• WHAT YOU NEED TO DO: Copy out the material below line for line, with every word, number and symbol unchanged.

• THE INPUT:
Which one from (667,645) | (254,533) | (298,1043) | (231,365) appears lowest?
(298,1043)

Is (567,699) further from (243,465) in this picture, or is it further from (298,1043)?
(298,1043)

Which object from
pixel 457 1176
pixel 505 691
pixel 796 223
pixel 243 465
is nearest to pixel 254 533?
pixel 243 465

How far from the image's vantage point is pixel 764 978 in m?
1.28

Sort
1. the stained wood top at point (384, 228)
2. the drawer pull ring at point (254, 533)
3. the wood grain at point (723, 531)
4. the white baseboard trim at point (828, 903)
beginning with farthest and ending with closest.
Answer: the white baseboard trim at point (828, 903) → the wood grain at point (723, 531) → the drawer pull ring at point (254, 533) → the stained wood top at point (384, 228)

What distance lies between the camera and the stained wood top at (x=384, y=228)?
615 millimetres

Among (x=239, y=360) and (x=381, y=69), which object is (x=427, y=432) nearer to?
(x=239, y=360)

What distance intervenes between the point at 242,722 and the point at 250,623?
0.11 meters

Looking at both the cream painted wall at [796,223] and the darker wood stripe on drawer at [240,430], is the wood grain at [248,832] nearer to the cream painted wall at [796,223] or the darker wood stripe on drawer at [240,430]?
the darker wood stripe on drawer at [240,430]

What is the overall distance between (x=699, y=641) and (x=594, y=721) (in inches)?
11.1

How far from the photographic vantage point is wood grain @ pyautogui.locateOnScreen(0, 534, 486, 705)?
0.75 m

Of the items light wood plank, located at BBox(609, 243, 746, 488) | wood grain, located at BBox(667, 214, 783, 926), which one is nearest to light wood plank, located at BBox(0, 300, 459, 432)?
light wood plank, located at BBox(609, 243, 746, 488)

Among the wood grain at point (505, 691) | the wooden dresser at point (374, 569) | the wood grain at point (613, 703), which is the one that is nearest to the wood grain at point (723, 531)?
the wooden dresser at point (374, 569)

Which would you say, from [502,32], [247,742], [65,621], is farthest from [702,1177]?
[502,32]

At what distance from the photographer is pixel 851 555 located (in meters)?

• RESPONSE TO THE TASK:
Which one from (667,645) | (254,533) | (298,1043) | (231,365) appears lowest?
(298,1043)

Is (567,699) further from (243,465) in this picture, or is it further from (298,1043)?
(298,1043)

Which object from
pixel 457 1176
pixel 505 691
pixel 796 223
pixel 243 465
is nearest to pixel 254 533?
pixel 243 465

How far from the image's vantage point is pixel 764 978 in m?
1.28

Sort
1. the stained wood top at point (384, 228)
2. the drawer pull ring at point (254, 533)
3. the wood grain at point (723, 531)
4. the white baseboard trim at point (828, 903)
beginning with farthest and ending with closest.
Answer: the white baseboard trim at point (828, 903) → the wood grain at point (723, 531) → the drawer pull ring at point (254, 533) → the stained wood top at point (384, 228)

What distance lies between the camera and the stained wood top at (x=384, y=228)?
615 millimetres

Among (x=239, y=360) and (x=381, y=69), which object is (x=427, y=432) nearer to?
(x=239, y=360)

What distance intervenes between the point at 242,722 and the point at 250,623?
0.11 meters

Looking at both the cream painted wall at [796,223] and the darker wood stripe on drawer at [240,430], is the wood grain at [248,832] nearer to the cream painted wall at [796,223] or the darker wood stripe on drawer at [240,430]?
the darker wood stripe on drawer at [240,430]

What is the overall distance between (x=699, y=641) and (x=594, y=721) (in inches)?
11.1

How far from the photographic vantage point is wood grain @ pyautogui.locateOnScreen(0, 534, 486, 705)?
0.75 m

Of the items light wood plank, located at BBox(609, 243, 746, 488) | wood grain, located at BBox(667, 214, 783, 926), which one is nearest to light wood plank, located at BBox(0, 300, 459, 432)?
light wood plank, located at BBox(609, 243, 746, 488)

Among the wood grain at point (505, 691) | the wooden dresser at point (374, 569) | the wood grain at point (613, 703), which is the one that is nearest to the wood grain at point (723, 531)?
the wooden dresser at point (374, 569)

Which would you say, from [502,32], [247,742], [65,621], is farthest from [702,1177]?
[502,32]

At what distance from the photographer is pixel 851 555 located (in meters)?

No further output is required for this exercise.